El cabezazo de Armando Alonso, que terminó en la cabaña hechicera, se hizo enorme hasta permitirles a los tibaseños disfrutar de su segunda victoria en el Campeonato de Invierno que apenas comienza a andar.
Los tres puntos pueden parecer un margen de utilidad exagerado, por el escaso caudal ofensivo de los morados en el complemento. Sin embargo, dentro de las múltiples opciones para ganar un partido de futbol, Saprissa eligió una propuesta austera, pero válida: anotar una sola vez y dedicarse el resto del tiempo a mantener la pequeña ventaja.
Brujas, en tanto, tiene bastante para meditar en estos días: por qué dispuso del balón durante al menos 45 minutos y no fue capaz de cuestionar de manera efectiva a la retaguardia visitante.
Los primeros instantes transcurrieron en medio de las ataduras normales dos dos equipos que se profesan respeto mutuo.
Saprissa inició con línea de cuatro defensores y con una zona reforzada de volantes: José Luis López cubrió espaldas mientras Michael Barrantes y Manfred Russell escudriñaban rutas disponibles hacia el arco local.

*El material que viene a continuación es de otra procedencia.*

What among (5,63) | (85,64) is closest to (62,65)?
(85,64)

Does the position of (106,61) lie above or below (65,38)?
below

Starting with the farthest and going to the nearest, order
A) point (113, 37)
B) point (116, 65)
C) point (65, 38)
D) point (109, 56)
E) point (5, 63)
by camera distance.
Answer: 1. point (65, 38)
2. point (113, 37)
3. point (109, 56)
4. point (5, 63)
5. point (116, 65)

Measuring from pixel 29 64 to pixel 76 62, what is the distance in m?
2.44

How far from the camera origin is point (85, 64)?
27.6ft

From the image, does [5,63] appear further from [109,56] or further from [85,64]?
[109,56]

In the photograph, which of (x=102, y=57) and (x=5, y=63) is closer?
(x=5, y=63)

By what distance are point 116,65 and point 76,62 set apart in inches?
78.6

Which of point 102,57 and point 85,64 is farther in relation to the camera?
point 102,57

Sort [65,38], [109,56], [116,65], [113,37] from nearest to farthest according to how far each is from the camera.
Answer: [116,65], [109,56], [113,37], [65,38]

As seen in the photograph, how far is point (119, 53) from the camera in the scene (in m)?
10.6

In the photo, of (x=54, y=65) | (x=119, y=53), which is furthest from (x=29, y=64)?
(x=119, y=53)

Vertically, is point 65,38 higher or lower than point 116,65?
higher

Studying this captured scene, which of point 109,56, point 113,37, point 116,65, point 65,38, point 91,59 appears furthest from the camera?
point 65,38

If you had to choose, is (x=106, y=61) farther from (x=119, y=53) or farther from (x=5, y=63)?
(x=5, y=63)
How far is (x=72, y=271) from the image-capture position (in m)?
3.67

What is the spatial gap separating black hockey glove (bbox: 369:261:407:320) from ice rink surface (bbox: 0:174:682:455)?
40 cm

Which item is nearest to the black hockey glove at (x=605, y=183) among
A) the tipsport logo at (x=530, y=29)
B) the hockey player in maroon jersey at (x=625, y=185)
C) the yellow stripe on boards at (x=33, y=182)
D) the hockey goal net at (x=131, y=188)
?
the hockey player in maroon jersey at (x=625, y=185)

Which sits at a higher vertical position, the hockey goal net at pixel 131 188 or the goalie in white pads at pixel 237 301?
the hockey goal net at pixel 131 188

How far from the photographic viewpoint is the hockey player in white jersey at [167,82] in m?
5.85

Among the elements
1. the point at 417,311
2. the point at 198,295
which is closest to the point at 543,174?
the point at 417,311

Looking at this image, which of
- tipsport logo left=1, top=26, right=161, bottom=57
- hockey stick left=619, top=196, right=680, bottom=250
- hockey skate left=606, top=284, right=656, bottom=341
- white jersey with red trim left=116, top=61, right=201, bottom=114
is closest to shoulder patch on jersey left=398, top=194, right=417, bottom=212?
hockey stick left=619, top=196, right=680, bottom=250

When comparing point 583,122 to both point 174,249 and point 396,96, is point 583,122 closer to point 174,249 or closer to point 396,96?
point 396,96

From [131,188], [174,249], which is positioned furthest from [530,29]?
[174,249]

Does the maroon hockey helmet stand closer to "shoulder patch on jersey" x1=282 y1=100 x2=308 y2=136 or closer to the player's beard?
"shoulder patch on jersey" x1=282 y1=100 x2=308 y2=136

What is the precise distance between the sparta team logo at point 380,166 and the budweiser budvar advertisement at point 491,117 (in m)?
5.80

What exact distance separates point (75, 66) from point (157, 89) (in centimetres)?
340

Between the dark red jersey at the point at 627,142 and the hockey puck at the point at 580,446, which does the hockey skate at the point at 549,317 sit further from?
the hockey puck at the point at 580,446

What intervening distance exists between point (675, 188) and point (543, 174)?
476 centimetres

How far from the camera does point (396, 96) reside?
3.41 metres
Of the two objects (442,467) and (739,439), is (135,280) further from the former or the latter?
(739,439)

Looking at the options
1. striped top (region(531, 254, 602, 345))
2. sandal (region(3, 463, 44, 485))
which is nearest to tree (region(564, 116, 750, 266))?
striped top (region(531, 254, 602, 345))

Yosimar Arias intentó lo propio en la media cancha desamparadeña. No obstante, nunca le tomó el pulso al partido y, cuando estaba claro que no saldría del bache, el cuerpo técnico le aplicó la grúa, en el complemento.
Luego de su anotación Saprissa perdió a Russell por lesión, para el segundo tiempo. Entonces, Jeaustin Campos aprovechó para migrar hacia línea de tres defensores, con Andrés Núñez con perfil de zaguero central. Ahí los tibaseños cedieron impulso para ir al frente, aunque estaba claro que a partir de ese momento la prioridad era neutralizar el futbol de Brujas.
Nuevo libreto. El gol de Alonso fue como un interruptor invisible que catapultó a los hechiceros al área enemiga y transformó a su contrincante en un campo minado.
Fue la versión más defensiva del Saprissa, que solo dejó una pestaña abierta para contragolpes luego del ingreso de César Elizondo.
El banquillo local movió fichas. Paolo Jiménez, Daniel Jiménez y Marlon Arias entraron a refrescar el engranaje de ataque, pero para entonces Saprissa había instalado una zona de tolerancia cero, sin darles a los hechiceros posibilidad de entrar con pelota dominada.
Keylor Navas tuvo que responder en un par de ocasiones, pero en general nunca hubo sensación de agobio para Saprissa. Sin echar mano de su futbol más vistoso, los de Tibás ya contabilizan dos victorias. Brujas, en cambio, lleva solo un punto y vuelve a iniciar el campeonato bajo de revoluciones.